她正想著再怎麼教訓薑芫一番,結果球就衝她飛過來。
詹采薇躲閃不及,被擊在胸口上,跟剛才她打薑芫的位置不差分毫。
就像被鐵匠掄起的鐵錘砸中,她氣血翻湧,頓時疼的就蹲下掉了眼淚。
但更氣人的是沒一個人管她,周觀塵還一臉的不耐煩,“能不能打了?不能就換人。”
詹采薇抬起臉,用手揉著胸口,“好疼啊,薑小姐這下可太狠了吧,我覺得都要爆炸了。”
“你那兒是矽膠嗎就爆炸,我懂了,你是假胸!”
季如冰幸災樂禍,絲毫不留情麵地嚷起來。
詹采薇都顧不上疼了,“如冰哥哥,我不是假的,不信你……看。”
她拉著衣領,露出被砸紅的胸口。
但兩個男人誰都沒看,反而去問薑芫手腕疼不疼。
薑芫搖搖頭,她對詹采薇說:“我不是故意的,再說了,一個球打在身上能有多疼?”
她把剛才那些話還回去,詹采薇氣的內出血,卻沒法反駁半個字。
她隻好認栽,爬起來悻悻地走到季如雪身邊。
季如雪幸災樂禍,“我早就跟你說了你要惹她,我惹她都沒好下場,更何況你!”
詹采薇不服氣,“不就是仗著男人都護著她嗎?狐狸精。”
季如雪怪異地看了她一眼,“那已經足夠了。”
“我不服氣,我一定要告訴白老師。”
她是白鳳的關門弟子,白鳳對她很是寵愛。
季如雪說了聲加油,目光又落回到場中。
薑芫打得興起,就喊了陪練四個人打,一直到熱汗淋漓才結束。
不得不說,運動是治療抑鬱的良藥,她洗完澡後覺得一身輕鬆,連那些不好的事也不是時時出現在腦子裡了。
換好衣服後,季如冰提議去吃飯。
周觀塵猶豫了一下,艱難道:“你們去吃吧,我還有事。”
季如冰問薑芫,“芫芫姐,你呢?”
薑芫看了下時間,“今天出來蠻久了,棉棉該在家等了,不如你去翠微灣,今天李姐包餃子。”
“我最愛吃餃子了,走走走。”
兩個人甚至都沒跟周觀塵打招呼就離開了,他呆呆地站在原地,心肝脾胃腎,沒有一處不疼。

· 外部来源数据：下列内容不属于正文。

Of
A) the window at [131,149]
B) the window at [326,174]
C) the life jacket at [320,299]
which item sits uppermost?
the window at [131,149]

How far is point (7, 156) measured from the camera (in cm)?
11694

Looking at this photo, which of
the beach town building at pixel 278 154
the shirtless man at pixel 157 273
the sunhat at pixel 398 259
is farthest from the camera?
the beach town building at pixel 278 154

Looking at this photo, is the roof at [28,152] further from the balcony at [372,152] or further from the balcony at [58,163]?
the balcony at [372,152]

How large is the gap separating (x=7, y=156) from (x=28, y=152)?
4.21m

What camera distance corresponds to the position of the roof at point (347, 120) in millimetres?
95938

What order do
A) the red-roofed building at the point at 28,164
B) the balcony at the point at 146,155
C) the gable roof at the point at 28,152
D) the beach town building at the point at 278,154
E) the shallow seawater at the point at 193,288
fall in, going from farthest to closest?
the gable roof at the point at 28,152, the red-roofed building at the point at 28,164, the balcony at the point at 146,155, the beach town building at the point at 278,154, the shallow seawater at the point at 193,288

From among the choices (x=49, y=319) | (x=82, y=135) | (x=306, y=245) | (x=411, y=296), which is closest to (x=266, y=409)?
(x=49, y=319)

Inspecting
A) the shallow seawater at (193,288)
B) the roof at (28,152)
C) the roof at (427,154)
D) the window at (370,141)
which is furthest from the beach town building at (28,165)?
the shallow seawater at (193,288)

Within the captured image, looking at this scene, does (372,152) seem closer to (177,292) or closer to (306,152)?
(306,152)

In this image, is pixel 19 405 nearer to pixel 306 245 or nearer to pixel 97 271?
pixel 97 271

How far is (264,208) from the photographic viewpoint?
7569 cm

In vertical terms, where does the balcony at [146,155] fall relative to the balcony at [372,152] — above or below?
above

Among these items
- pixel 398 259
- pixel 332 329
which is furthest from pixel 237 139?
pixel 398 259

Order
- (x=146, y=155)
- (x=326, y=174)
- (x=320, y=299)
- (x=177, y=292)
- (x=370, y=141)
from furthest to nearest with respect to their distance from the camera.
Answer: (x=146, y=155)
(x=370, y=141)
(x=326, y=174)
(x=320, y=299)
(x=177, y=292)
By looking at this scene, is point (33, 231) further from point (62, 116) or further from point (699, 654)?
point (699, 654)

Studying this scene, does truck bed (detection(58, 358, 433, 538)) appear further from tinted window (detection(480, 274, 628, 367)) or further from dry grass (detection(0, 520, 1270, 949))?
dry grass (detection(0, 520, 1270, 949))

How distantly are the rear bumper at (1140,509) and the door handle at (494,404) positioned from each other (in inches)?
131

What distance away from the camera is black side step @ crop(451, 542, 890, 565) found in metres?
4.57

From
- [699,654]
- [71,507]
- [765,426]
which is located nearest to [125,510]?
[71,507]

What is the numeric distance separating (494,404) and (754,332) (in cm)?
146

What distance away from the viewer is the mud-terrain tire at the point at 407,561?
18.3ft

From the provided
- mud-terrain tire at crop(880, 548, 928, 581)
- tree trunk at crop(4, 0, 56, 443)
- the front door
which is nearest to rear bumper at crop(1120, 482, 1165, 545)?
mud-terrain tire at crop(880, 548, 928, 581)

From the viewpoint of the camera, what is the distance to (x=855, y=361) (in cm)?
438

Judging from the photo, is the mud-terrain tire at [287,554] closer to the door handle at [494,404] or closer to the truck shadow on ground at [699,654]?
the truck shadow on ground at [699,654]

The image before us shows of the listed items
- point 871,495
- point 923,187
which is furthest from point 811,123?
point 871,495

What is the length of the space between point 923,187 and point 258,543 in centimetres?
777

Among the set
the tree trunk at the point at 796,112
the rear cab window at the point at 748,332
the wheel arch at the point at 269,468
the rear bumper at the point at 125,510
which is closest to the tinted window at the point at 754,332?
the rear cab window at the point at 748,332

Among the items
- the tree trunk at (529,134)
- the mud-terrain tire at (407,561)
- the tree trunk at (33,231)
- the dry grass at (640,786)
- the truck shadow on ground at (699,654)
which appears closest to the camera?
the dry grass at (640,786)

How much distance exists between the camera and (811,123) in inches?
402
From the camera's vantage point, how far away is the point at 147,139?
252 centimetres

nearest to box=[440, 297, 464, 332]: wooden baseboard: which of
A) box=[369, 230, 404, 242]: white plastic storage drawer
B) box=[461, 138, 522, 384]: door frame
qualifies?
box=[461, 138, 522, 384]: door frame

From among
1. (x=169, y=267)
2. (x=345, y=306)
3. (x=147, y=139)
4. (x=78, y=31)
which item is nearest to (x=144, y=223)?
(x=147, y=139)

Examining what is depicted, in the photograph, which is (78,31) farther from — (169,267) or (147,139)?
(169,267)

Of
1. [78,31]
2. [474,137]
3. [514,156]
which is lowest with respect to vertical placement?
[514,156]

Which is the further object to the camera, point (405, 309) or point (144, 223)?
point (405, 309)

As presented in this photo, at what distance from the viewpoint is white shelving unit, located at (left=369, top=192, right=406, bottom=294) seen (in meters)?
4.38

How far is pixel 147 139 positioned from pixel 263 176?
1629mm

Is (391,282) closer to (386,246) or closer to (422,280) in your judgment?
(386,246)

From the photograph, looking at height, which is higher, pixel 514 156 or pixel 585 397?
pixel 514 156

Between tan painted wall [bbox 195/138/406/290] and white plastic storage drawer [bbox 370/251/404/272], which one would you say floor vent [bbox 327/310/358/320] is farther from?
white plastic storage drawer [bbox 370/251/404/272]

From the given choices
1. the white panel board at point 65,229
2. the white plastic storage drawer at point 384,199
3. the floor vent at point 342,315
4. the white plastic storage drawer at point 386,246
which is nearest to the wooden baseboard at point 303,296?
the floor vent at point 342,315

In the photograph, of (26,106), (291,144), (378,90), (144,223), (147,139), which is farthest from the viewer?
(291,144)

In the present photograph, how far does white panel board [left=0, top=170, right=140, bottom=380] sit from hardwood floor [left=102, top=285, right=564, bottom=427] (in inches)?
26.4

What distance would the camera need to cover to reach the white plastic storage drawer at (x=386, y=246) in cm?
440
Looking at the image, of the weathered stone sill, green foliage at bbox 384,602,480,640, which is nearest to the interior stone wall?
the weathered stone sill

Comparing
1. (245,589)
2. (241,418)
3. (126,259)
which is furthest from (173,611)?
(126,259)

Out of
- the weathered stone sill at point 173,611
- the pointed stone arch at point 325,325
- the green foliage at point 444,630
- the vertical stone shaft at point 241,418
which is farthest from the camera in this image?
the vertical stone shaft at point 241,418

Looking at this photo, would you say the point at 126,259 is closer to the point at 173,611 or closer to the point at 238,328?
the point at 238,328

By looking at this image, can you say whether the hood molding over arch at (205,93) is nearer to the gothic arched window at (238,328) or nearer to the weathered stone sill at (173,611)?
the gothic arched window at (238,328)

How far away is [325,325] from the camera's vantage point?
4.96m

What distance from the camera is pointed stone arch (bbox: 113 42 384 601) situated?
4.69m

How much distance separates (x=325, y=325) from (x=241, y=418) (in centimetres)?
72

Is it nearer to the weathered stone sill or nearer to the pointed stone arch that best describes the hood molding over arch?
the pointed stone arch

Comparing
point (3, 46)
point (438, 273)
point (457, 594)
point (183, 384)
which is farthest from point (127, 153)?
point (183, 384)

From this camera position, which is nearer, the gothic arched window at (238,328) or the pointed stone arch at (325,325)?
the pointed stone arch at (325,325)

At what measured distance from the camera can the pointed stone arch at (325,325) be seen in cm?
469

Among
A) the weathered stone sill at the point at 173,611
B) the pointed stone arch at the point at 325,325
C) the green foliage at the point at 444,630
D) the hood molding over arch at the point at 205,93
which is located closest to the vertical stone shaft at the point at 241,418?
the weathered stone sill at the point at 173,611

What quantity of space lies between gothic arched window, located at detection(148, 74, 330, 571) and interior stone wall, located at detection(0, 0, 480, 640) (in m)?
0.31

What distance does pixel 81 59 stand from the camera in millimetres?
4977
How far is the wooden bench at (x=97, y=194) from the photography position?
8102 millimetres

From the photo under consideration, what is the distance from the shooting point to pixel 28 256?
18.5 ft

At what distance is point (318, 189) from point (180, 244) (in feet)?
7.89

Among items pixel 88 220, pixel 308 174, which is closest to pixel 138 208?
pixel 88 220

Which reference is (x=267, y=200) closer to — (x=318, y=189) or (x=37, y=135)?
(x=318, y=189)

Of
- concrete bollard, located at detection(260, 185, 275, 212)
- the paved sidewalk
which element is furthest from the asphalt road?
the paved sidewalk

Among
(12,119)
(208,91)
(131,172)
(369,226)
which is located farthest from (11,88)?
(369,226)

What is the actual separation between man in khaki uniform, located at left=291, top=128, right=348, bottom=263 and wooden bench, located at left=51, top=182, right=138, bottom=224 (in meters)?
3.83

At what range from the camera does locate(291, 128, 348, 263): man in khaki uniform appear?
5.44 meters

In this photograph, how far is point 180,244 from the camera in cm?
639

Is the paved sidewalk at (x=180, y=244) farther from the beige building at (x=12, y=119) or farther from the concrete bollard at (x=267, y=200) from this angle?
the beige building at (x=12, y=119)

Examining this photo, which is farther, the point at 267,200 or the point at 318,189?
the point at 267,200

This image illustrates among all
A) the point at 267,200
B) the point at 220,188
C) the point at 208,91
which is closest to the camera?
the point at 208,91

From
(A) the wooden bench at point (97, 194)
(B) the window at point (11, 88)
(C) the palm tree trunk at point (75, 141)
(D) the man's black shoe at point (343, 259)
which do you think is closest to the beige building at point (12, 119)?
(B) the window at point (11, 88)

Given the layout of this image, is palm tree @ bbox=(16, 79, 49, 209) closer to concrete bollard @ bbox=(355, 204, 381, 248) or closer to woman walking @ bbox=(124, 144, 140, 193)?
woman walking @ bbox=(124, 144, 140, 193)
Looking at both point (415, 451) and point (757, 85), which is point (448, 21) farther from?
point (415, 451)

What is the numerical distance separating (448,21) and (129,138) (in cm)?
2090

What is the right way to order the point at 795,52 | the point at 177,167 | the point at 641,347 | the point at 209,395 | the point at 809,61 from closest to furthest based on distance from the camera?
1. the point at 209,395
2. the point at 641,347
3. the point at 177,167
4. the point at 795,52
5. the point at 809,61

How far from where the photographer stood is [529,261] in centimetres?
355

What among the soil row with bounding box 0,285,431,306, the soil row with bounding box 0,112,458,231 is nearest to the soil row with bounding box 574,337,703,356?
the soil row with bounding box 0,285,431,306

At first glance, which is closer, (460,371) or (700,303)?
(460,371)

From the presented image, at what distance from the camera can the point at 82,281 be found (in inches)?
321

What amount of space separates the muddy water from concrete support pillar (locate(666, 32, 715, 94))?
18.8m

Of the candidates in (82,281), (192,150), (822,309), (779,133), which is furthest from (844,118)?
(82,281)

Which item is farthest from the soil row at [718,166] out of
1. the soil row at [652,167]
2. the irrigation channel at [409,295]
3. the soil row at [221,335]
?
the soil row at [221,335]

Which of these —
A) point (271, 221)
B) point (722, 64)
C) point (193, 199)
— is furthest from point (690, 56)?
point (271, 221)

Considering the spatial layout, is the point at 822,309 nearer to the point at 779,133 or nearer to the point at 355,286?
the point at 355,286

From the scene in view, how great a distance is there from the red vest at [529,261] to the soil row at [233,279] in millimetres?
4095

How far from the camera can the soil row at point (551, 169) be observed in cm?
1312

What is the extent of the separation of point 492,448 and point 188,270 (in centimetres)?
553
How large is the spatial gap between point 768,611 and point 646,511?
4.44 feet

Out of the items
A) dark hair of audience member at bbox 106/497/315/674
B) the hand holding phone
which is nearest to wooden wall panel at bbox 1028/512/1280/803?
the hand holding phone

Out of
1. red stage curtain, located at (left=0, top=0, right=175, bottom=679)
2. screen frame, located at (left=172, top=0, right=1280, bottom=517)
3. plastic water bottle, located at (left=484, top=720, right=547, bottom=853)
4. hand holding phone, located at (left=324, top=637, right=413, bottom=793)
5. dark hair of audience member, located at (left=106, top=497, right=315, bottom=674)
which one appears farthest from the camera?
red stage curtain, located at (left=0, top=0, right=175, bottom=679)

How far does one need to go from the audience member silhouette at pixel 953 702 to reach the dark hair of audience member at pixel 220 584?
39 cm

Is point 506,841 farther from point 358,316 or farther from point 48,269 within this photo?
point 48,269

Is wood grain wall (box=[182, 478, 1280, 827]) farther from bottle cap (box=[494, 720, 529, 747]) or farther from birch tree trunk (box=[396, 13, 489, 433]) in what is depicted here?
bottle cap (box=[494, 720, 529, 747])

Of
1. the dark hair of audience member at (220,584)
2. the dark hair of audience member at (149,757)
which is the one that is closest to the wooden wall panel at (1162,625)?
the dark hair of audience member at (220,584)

季如冰上了薑芫的車子,不由問她:“芫芫姐,你沒覺得老周今天怪怪的嗎?”
確實怪,一會兒安排她和秦非看電影,一會兒安排她和季如冰打網球,剝落花生的大娘都沒他愛做媒。
不過薑芫不願意動腦子去想他的目的,她現在已經夠亂了,她要自救,就不能再被現在的事情影響。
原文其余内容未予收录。